Description
These Gingerbread Blondies are a festive twist on classic blondies, infused with warm gingerbread spices like ginger, cinnamon, nutmeg, and molasses. Topped with optional melted white chocolate and colorful sprinkles, they make a perfect holiday treat that’s tender, fudgy, and deliciously spiced. Decorate them further with fun gingerbread man and woman designs using melted chocolate for a charming seasonal dessert.
Ingredients
Scale
Blondie Batter
- 1 cup unsalted butter melted
- ½ cup granulated sugar
- 1 cup brown sugar packed
- ¼ cup molasses
- 1 large egg
- 1 teaspoon vanilla extract
- 1 cup all-purpose flour
- 1 teaspoon ground ginger
- 1 teaspoon cinnamon
- ¼ teaspoon nutmeg
- ¼ teaspoon baking soda
- ¼ teaspoon baking powder
- ¼ teaspoon salt
Decoration
- ½ cup white chocolate chips and dark chocolate chips or bar (melted, optional for decoration)
- Candy Color (in red and green)
- Festive sprinkles (optional, for decoration)
Gingerbread Figure Decoration
- Melted white chocolate
- Melted brown chocolate
- Melted red chocolate
Instructions
- Preheat and Prep: Preheat your oven to 350°F. Grease and line a 9×9 inch baking pan with parchment paper, leaving an overhang on the sides for easy removal of the blondies.
- Combine Wet Ingredients: In a large bowl, whisk together the melted butter, granulated sugar, and brown sugar until the mixture is smooth and well combined.
- Add Molasses and Egg: Stir in the molasses, then add the egg and vanilla extract, mixing until fully incorporated and smooth.
- Mix Dry Ingredients: In a separate bowl, whisk together the all-purpose flour, ground ginger, cinnamon, nutmeg, baking soda, baking powder, and salt to evenly distribute the spices and leavening agents.

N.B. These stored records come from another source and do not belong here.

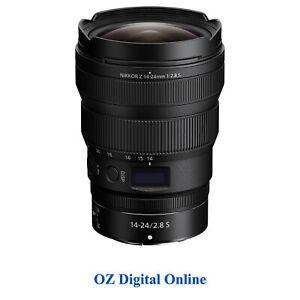 New Nikon NIKKOR Z 14-24mm F2.8 S Lens 1 Year Au Warranty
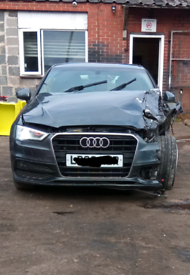 2015 AUDI A3 5DR S-LINE 1.6TDI ULTRA 110BHP BREAKING SPARES
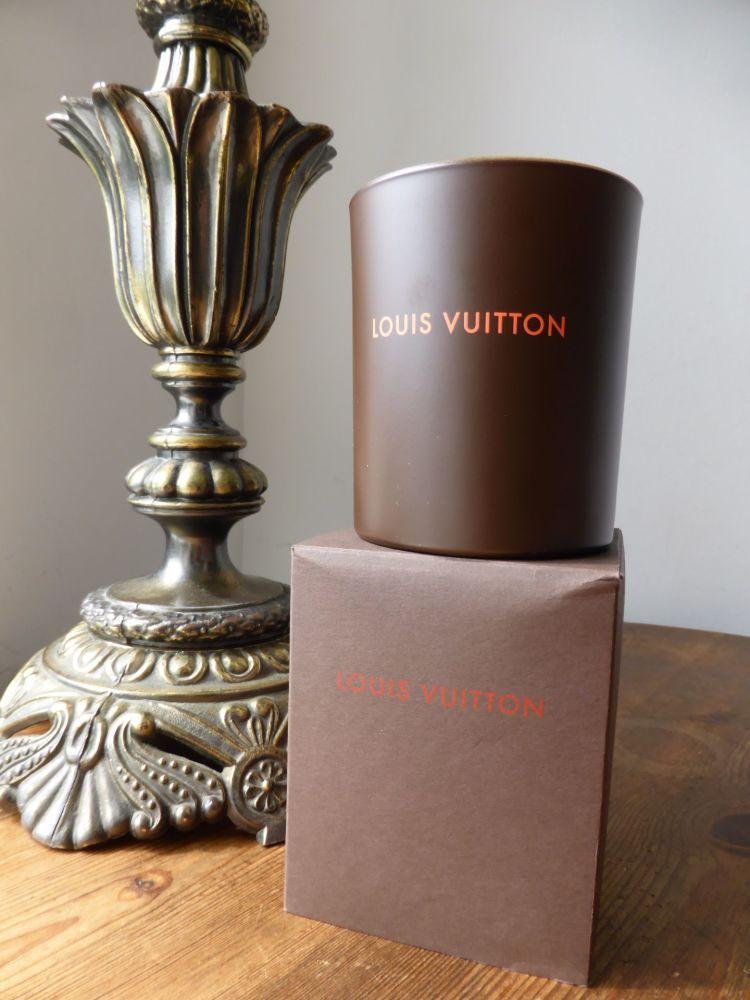 Louis Vuitton VIP Candle Cire Trvdon 2013 - New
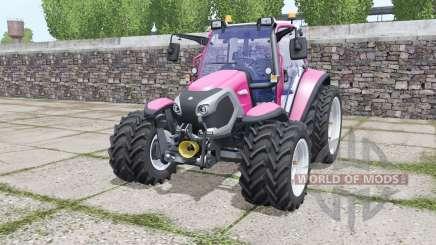 Lindner Lintrac 90 narrow twin wheels para Farming Simulator 2017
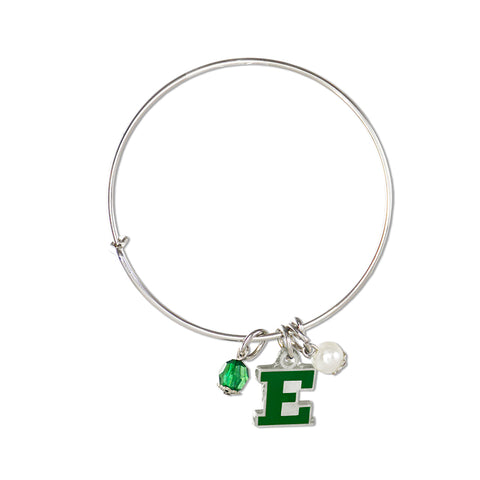 Eastern Michigan Bangle Bracelet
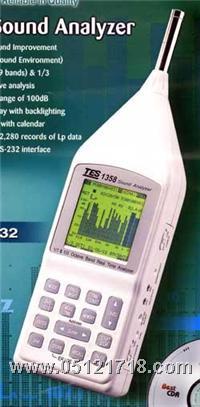 八音度实时音频分析仪TES-1358 TES-1358  TES1358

- Fold Dry into Wet: Gently fold the dry ingredients into the wet mixture just until combined, being careful not to overmix to keep the blondies tender and fudgy.
- Spread Batter and Bake: Spread the batter evenly into the prepared pan using an offset spatula and gently tap the pan on the counter a few times to level the batter. Bake for 30 minutes or until the edges are set and a toothpick inserted in the center comes out with a few moist crumbs.
- Cool the Blondies: Remove from the oven and let the blondies cool completely in the pan on a wire rack before decorating.
- Melt White Chocolate: Melt the white chocolate chips in a microwave-safe bowl in 20-second intervals, stirring between each until smooth.
- Decorate Blondies: Drizzle or spread the melted white chocolate over the blondies and add festive sprinkles and candy colors as desired. Allow the chocolate to set before cutting.
- Cut and Serve: Use a sharp knife to cut the blondies into 9 equal squares. Serve and enjoy!
- Decorate Gingerbread Man: Place about a tablespoon each of melted white, brown, and red chocolate in piping bags or zip-top bags with the corner cut. Pipe brown eyes and a red smile, add three white dots on the torso and sprinkles for buttons, pipe white squiggles on arms and legs, add optional white reflection dots with a toothpick. Allow chocolate to set before serving.
- Decorate Gingerbread Woman: Using the same piping method with melted chocolates, pipe brown eyes, a red smile, two red buttons, a red frill at the dress bottom, add a white dot and a snowflake sprinkle on the forehead, finish with white squiggles on arms and legs and optional white reflections on pupils. Allow to set before serving.
Notes
- To store: Keep blondies in an airtight container at room temperature for up to 3 days.
- For longer storage, refrigerate and bring to room temperature before serving to maintain softness.
- To freeze: Wrap tightly in plastic wrap, place in a freezer-safe container, and freeze up to 3 months.
- Do not overmix the batter to retain tender, fudgy texture.
- Use an offset spatula to spread batter evenly and gently tap the pan before baking to avoid uneven thickness.
- Allow chocolate decorations to fully set before cutting or serving to prevent smudging.